* _Your assignment_:
Using the text on Tycho Brahe, answer these questions.
1. On which island was Tycho granted an estate?
2. During which years did Johannes Kepler assist Tycho?
3. What did Kepler derive from Tycho's data?

Tycho Brahe model of the solar system
Tycho Brahe (December 14, 1546 October 24, 1601), was a Danish (Scanian) nobleman astronomer as well as an astrologer and alchemist. He was granted an estate on the island of Hven and the funding to build the Uraniborg, an early research institute, where he built large astronomical instruments and took many careful measurements.
As an astronomer, Tycho worked to combine what he saw as the geometrical benefits of the Copernican system with the philosophical benefits of the Ptolemaic system into his own model of the universe, the Tychonic system. From 1600 until his death in 1601, he was assisted by Johannes Kepler, who would later use Tycho's astronomical information to develop his own theories of astronomy. He is universally referred to as "Tycho" rather than by his surname "Brahe", as was common in Scandinavia.
He is credited with the most accurate astronomical observations of his time, and the data were used by his assistant Kepler to derive the laws of planetary motion. No one before Tycho had attempted to make so many redundant observations, and the mathematical tools to take advantage of them had not yet been developed. He did what others before him were unable or unwilling to do - to catalogue the planets and stars with enough accuracy so as to determine whether the Ptolemaic or Copernican system was more valid in describing the heavens.

* _Record set_:
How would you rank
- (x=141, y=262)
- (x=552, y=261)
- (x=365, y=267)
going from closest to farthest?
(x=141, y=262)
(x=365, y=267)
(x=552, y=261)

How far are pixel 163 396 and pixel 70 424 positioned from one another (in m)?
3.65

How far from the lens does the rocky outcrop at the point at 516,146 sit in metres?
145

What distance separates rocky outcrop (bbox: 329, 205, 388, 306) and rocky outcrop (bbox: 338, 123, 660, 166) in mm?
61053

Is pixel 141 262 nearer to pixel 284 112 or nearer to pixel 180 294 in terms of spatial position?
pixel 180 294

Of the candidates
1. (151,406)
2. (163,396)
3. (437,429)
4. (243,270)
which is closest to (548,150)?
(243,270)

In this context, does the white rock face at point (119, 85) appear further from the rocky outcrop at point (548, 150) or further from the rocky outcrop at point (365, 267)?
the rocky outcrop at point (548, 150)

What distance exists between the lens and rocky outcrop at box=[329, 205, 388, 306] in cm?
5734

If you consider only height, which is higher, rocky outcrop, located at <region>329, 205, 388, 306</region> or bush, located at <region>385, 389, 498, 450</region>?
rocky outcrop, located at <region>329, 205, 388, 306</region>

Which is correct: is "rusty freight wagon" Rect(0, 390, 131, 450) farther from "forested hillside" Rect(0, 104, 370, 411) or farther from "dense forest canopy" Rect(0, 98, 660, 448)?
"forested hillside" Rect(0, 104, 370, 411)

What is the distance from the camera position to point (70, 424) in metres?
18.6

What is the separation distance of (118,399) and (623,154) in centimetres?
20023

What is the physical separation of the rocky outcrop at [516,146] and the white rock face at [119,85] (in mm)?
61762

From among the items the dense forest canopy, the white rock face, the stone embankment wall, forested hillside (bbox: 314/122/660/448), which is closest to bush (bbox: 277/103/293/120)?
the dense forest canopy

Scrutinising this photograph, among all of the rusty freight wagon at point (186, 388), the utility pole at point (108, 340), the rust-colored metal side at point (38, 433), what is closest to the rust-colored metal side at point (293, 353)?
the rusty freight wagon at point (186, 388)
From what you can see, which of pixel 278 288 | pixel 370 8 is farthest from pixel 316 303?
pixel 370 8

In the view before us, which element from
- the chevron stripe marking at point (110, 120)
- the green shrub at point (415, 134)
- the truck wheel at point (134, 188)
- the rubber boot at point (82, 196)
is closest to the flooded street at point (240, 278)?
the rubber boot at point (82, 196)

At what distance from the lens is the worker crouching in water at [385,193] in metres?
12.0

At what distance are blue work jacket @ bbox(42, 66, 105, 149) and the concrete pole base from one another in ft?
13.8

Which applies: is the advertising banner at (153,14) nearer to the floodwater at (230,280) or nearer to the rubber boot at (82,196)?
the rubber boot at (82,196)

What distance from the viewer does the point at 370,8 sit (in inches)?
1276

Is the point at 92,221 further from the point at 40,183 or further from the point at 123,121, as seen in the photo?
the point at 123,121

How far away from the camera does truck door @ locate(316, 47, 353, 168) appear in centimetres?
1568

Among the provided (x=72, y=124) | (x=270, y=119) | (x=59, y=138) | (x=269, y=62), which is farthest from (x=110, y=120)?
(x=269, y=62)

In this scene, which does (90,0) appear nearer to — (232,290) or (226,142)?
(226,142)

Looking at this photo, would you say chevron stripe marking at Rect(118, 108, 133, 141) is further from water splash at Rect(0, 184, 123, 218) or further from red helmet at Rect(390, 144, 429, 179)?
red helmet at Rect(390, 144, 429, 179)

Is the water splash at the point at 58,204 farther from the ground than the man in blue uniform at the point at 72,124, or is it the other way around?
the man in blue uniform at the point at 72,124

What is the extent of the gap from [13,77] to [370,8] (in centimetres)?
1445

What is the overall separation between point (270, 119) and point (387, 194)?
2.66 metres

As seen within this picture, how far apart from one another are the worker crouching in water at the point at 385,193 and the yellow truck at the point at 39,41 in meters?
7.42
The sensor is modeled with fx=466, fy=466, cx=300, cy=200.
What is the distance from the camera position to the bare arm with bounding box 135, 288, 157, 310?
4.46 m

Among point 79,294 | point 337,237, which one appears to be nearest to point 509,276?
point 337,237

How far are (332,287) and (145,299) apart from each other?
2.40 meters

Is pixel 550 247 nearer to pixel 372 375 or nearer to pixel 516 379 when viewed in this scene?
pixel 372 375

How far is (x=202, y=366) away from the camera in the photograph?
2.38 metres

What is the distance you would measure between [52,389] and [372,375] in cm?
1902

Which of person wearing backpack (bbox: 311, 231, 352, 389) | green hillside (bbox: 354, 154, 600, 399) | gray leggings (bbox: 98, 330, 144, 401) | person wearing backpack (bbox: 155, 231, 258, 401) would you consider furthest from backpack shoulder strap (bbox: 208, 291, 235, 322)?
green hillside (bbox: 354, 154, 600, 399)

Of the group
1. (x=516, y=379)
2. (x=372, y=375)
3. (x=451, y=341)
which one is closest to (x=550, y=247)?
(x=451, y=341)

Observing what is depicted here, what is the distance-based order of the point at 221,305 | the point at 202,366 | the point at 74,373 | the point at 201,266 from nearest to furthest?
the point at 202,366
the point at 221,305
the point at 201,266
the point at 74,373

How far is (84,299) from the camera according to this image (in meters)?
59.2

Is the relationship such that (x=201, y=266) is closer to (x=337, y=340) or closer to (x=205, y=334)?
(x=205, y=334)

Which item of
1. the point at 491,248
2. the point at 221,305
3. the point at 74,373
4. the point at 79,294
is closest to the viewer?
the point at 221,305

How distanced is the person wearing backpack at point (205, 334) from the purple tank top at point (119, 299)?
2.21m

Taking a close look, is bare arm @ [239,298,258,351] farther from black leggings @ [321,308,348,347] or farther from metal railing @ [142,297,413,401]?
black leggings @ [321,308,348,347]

* _Your solution_:
1. Hven
2. From 1600 until Tycho's death in 1601
3. The laws of planetary motion